Although the data below contains pictures, please reproduce only its words, exactly.

Supplied information START

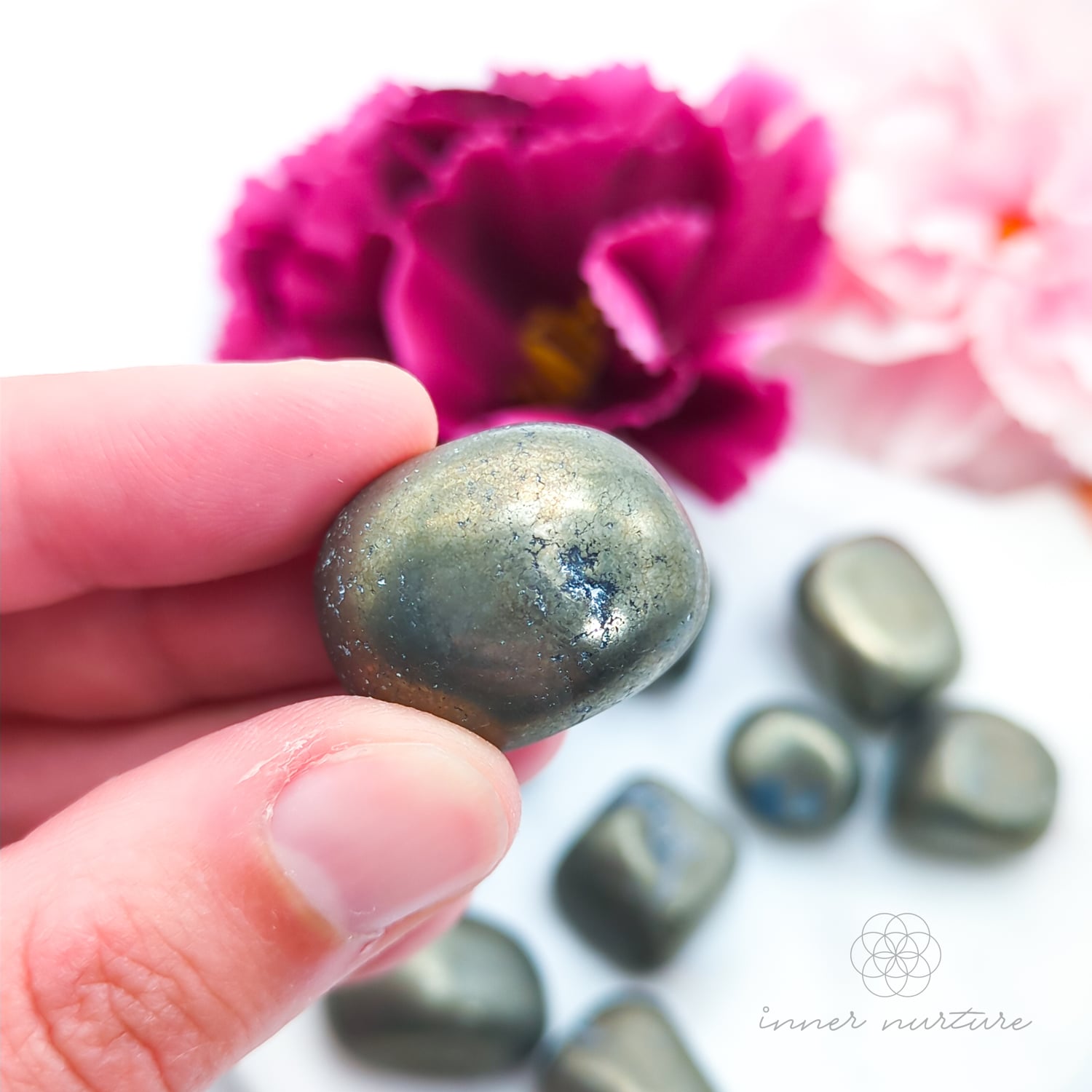Hand holding a metallic golden stone with flowers in the background. Pyrite tumbles for sale online at Inner Nurture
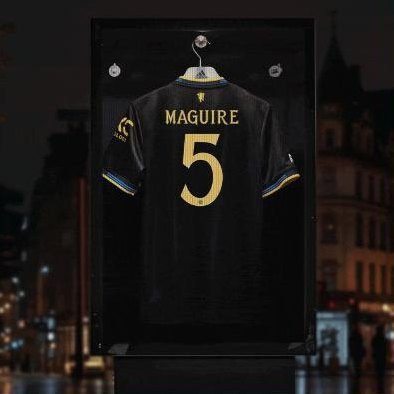Personalised Manchester United hero: a shirt printed Maguire 5 in a lit display case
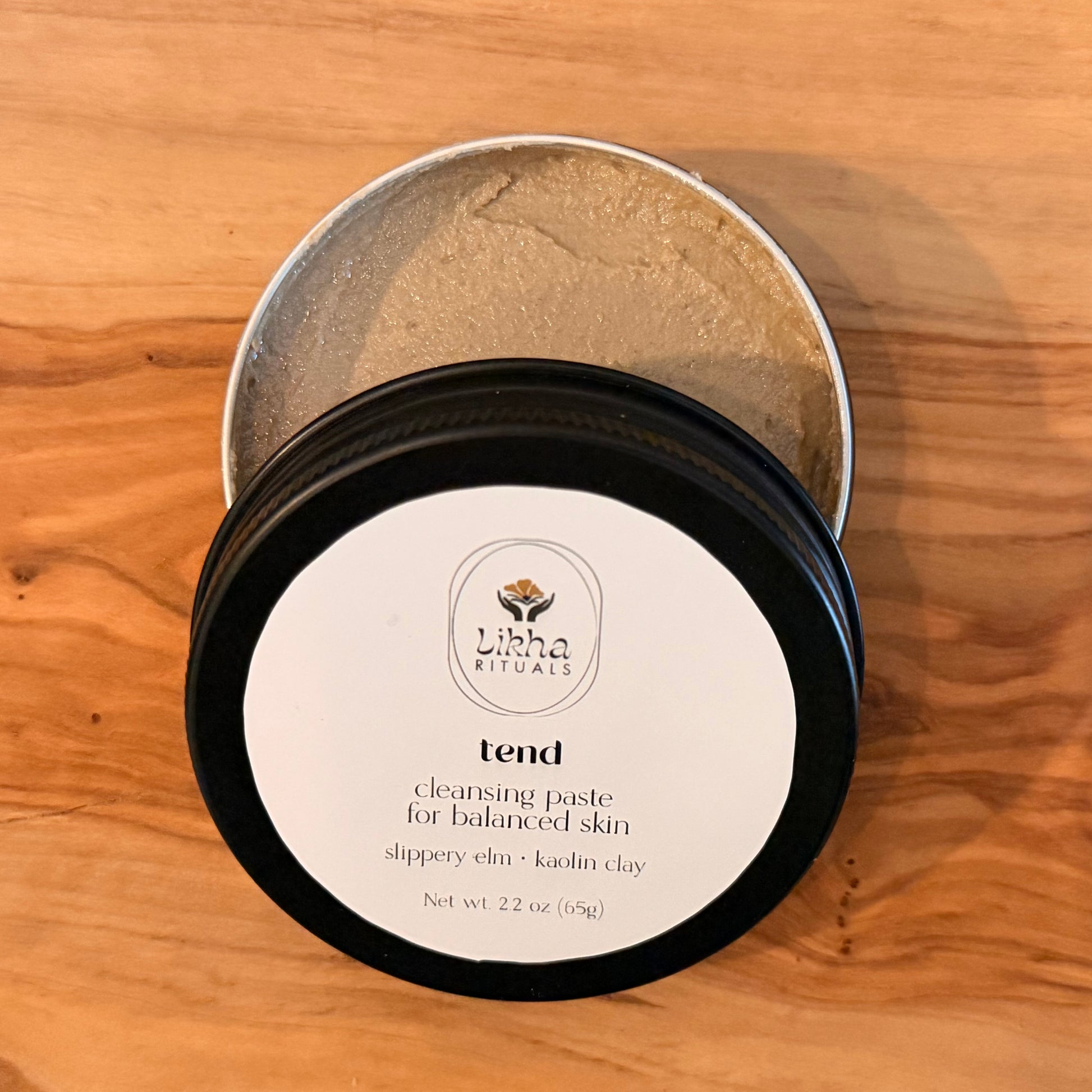 An open round metal tin of Lisha Rituals 'Tend' cleansing paste sits on a wooden surface, with the black-lidded jar placed in front showing the white product label.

Supplied information END

■ **Output below**:
Hand holding a metallic golden stone with flowers in the background. Pyrite tumbles for sale online at Inner Nurture
Personalised Manchester United hero: a shirt printed Maguire 5 in a lit display case
 An open round metal tin of Lisha Rituals 'Tend' cleansing paste sits on a wooden surface, with the black-lidded jar placed in front showing the white product label.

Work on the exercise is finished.